Etre quelqu’un d’autre

Ce n’est pas par hasard que la formulation « être acteur » est ambigüe, polysémique. Pour être un acteur, il faut d’abord être acteur de sa propre vie, de son propre rôle, donc y être actif. C’est le travail personnel, l’engagement, la posture, …. La pratique artistique est celle d’un acteur/actif. Tout à la fois, il est manifeste que la posture du chanteur/interprète est bien à l’identique de celle de l’acteur/comédien. Comme l’écrit Richard Powers, il s’agit d’être soi-même et quelqu’un d’autre ; quelqu’un d’autre en plus de soi-même.
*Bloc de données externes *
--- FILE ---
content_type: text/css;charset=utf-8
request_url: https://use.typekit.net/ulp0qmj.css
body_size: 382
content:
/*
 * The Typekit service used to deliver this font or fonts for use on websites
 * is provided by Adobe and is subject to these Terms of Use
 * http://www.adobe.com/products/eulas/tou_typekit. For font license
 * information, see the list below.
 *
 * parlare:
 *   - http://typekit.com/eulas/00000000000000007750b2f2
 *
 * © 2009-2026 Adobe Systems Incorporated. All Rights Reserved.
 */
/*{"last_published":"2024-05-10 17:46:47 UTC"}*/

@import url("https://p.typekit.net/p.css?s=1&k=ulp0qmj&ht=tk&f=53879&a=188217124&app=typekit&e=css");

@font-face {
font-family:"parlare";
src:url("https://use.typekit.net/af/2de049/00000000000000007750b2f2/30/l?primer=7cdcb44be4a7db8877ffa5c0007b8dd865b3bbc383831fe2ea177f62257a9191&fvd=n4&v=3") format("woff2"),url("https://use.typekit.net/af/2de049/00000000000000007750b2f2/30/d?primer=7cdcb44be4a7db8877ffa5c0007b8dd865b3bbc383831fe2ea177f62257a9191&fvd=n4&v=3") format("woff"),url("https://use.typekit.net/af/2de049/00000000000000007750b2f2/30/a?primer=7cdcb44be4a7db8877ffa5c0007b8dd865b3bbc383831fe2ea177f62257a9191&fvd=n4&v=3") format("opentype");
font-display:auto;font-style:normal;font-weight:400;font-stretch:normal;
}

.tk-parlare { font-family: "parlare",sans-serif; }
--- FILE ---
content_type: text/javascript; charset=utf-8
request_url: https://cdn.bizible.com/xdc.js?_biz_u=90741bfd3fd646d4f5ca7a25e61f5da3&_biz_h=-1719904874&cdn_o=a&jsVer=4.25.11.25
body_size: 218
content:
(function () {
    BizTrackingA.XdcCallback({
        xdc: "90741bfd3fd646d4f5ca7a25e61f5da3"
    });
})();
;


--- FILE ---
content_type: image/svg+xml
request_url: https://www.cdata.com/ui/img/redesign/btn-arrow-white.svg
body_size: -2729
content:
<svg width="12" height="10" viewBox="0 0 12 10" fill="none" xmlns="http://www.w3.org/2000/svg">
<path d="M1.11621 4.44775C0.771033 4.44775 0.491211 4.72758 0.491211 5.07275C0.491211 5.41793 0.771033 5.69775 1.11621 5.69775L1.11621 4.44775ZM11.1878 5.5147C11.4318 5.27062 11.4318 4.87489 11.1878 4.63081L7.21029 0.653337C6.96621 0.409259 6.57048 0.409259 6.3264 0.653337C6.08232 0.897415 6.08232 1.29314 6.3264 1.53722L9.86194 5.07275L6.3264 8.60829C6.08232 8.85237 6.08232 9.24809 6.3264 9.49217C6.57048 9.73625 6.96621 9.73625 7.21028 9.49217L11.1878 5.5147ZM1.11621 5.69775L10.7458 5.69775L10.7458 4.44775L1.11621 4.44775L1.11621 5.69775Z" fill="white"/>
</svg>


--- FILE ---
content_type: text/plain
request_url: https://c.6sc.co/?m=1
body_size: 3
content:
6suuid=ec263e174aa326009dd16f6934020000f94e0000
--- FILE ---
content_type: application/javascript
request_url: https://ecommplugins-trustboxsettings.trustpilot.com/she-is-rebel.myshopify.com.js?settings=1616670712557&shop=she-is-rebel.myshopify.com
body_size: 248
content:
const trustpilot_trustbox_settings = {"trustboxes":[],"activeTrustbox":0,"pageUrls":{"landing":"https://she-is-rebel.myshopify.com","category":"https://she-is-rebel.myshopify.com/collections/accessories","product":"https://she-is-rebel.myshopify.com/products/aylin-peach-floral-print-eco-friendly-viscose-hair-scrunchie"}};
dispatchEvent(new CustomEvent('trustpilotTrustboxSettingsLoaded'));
Donc, être capable d’excéder sa singularité, en « comprenant » l’autre, au sens fort du mot compréhension, dans l’attention extrême, l’intégration du son et du sens.

Tu dois devenir le porte-parole, l’instrument d’un autre. Un autre avec ses peurs, ses besoins, différents des tiens. Si tu te renfermes sur toi-même alors l’art peut aller se faire foutre. Si tu n’es pas capable d’être quelqu’un d’autre en plus de toi-même, ce n’est même pas la peine d’envisager de monter sur scène.

Richard POWERS, Le temps où nous chantions, p. 424

La vigilance du corps

L’œuvre d’art n’est pas académique, elle n’obéit à aucun dessein préconçu et n’exprime que la vénération extrême de la réceptivité ou, plus trivialement, de la vigilance extrême du corps vivant qui voit, écoute, devine, bouge, respire, chante. Les émotions de la vie ne sont au fond que des pas, confiait la grande danseuse Sylvie Guillem, je considère mon corps comme un instrument de découverte… Il faut parvenir, à chaque fois, à s’étonner, à se découvrir.